El tercer hombre presente en la habitación, Ralph Matson, era quizás el más peligroso de los tres. De un metro ochenta y cinco, alto y robusto, con una nariz prominente y una quijada poderosa, era el más peligroso porque era muy inteligente. Luego de pasar cinco años en el Departamento Federal de Investigaciones como agente especial, había encontrado una escapatoria fácil después de la muerte de Hoover: la lealtad al jefe y toda esa bazofia. En el ínterin, había aprendido lo suficiente para sacar ventaja de todo lo que el FBI le había enseñado sobre criminología. Empezó con chantajes menudos a hombres que no querían que sus expedientes del FBI se hicieran públicos, pero después pasó a operaciones de más envergadura. No confiaba en nadie —esto también lo había aprendido en el FBI— y menos aún en el estúpido italiano, que cuando se le sometía a presión podía dar marcha atrás en lugar de avanzar, ni en el silencioso asesino amarillo de ojos oblicuos. Todos seguían callados.

Se abrió la puerta. Giraron las tres cabezas, tres cabezas que estaban habituadas al peligro y a las que no les gustaban las sorpresas. Se relajaron inmediatamente cuando vieron entrar a los dos hombres.

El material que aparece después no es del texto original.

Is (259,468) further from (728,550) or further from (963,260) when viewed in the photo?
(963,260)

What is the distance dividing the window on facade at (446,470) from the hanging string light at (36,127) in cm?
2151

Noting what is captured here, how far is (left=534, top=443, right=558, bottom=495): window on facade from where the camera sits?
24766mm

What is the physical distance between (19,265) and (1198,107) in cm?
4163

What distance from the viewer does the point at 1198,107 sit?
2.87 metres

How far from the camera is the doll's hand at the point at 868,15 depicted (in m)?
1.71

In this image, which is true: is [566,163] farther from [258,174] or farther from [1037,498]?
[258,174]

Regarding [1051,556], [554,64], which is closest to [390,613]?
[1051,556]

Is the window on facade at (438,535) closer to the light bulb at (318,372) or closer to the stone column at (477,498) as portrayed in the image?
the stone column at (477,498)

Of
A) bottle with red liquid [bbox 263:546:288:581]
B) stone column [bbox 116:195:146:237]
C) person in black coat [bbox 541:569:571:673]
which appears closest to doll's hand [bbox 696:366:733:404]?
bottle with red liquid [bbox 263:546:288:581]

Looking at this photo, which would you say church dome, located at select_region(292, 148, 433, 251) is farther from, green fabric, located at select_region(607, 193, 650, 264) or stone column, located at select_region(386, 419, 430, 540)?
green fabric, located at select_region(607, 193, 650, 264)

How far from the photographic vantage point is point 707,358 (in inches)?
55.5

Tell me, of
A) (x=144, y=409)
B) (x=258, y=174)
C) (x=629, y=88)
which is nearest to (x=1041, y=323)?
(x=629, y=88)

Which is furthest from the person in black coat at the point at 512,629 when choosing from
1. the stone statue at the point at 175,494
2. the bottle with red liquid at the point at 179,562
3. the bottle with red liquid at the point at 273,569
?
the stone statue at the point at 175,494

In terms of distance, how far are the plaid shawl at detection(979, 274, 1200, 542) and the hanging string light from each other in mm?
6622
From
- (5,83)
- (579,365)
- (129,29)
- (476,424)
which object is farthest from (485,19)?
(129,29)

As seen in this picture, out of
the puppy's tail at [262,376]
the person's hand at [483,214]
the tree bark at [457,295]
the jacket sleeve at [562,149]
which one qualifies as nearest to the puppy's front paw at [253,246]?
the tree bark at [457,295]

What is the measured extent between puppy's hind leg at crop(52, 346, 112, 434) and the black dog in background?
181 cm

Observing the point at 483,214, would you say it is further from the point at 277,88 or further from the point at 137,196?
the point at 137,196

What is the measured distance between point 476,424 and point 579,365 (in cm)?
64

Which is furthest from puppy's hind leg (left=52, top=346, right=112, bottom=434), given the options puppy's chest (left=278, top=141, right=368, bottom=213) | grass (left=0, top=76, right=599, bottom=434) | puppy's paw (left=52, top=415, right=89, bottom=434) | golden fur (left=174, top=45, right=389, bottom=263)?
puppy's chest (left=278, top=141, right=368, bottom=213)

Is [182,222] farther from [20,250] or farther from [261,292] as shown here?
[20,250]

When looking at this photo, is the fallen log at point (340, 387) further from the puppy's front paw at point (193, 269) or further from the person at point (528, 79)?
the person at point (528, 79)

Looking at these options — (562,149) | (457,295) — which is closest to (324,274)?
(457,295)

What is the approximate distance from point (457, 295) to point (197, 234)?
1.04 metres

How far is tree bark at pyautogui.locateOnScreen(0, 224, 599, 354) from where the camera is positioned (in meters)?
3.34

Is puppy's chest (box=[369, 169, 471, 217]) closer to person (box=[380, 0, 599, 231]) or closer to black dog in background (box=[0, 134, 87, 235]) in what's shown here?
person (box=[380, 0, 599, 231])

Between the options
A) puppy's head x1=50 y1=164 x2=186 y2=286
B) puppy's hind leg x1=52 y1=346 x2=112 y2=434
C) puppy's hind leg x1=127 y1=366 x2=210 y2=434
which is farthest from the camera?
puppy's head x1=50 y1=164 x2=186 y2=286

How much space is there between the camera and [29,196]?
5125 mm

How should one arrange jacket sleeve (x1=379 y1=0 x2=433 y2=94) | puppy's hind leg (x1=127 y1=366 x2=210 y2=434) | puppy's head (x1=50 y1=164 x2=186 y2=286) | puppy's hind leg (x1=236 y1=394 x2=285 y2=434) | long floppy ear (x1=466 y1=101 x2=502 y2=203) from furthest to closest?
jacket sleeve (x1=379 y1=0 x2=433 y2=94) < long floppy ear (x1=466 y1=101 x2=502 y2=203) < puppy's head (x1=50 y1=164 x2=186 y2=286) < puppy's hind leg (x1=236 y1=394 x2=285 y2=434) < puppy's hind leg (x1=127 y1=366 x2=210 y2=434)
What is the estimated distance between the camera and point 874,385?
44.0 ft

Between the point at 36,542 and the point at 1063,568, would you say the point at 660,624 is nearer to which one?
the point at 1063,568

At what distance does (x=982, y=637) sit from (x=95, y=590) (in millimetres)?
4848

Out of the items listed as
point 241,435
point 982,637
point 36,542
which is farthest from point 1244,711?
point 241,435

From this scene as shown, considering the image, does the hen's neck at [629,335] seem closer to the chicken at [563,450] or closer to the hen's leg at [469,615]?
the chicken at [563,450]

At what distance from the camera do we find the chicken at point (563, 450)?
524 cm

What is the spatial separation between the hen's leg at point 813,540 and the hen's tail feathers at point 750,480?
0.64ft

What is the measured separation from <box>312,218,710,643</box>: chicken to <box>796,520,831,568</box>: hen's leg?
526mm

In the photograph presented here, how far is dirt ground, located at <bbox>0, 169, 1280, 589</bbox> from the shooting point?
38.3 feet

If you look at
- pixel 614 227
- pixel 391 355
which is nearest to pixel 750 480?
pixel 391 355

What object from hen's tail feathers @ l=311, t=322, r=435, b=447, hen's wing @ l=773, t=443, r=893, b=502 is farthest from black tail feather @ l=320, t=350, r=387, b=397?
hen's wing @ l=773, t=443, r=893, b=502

El más joven de los dos fumaba. Ocupó la silla de la cabecera de la mesa, como corresponde a un presidente, y su acompañante se sentó junto a Matson, conservando al presidente a su derecha. Saludaron con una inclinación de cabeza y eso fue todo. El más joven, que según su carnet de registro electoral se llamaba Peter Nicholson, y según su partida de nacimiento Piotr Nicolaievich, parecía, por su aspecto, el respetable gerente de una próspera compañía de cosméticos. Su traje demostraba que era cliente de Chester Barrie, y sus zapatos demostraban que era cliente de Church's de Londres. Su corbata demostraba que era cliente de Ted Lapidus. Su expediente policial no demostraba nada. Por eso ocupaba la cabecera de la mesa. No se veía a sí mismo como un criminal: sólo deseaba mantener el
statu quo
.

Formaba parte de un pequeño grupo de millonarios sureños que se habían enriquecido con la venta de armas. Controlaba un mercado gigantesco: en virtud de la Segunda Enmienda de la Constitución, todo ciudadano estadounidense tenía derecho a portar armas, y uno de cada cuatro varones estadounidenses ejercitaba ese derecho. Una pistola o un revólver común podía costar apenas 100 dólares, pero las escopetas y fusiles de lujo que eran el símbolo de status de muchos patriotas podían llegar a costar hasta 10 000 dólares. El presidente de la junta y sus colegas vendían armas manuales por millones y escopetas por decenas de miles. Le habían inculcado a Jimmy Carter su propia versión del tráfico de armas, pero sabían que no podrían convencer a Ted Kennedy. El proyecto de Ley de control de armas ya había pasado por la Cámara de representantes, y era indudable que si no tomaban medidas drásticas también saldría indemne del Senado. En consecuencia, el presidente se sentaba en la cabecera de la mesa para garantizar el mantenimiento del
statu quo
.

Inauguró la sesión formalmente, como lo habría hecho cualquier presidente de un consejo de administración pidiendo los informes de sus representantes en la calle. En primer lugar Matson.

La nariz prominente subió y bajó, la sólida quijada se movió.

—Sintonicé el canal Uno del FBI. —Durante los años que había pasado en el FBI, preparándose para su carrera criminal, Matson había robado uno de los radioteléfonos portátiles especiales del FBI. Lo había retirado, con su firma, y después había notificado su extravío. Le amonestaron y debió reembolsar el costo del aparato al FBI, pero el precio que había pagado por el privilegio de escuchar las comunicaciones del FBI había sido insignificante—. Sabía que el camarero griego estaba escondido en algún lugar de Washington, y sospechaba que la herida de su pierna le obligaría a presentarse finalmente en uno de los cinco hospitales. Deduje que no visitaría a un médico particular, porque le resultaría demasiado oneroso. Entonces oí que el hijo de puta de Stames hablaba por el canal Uno.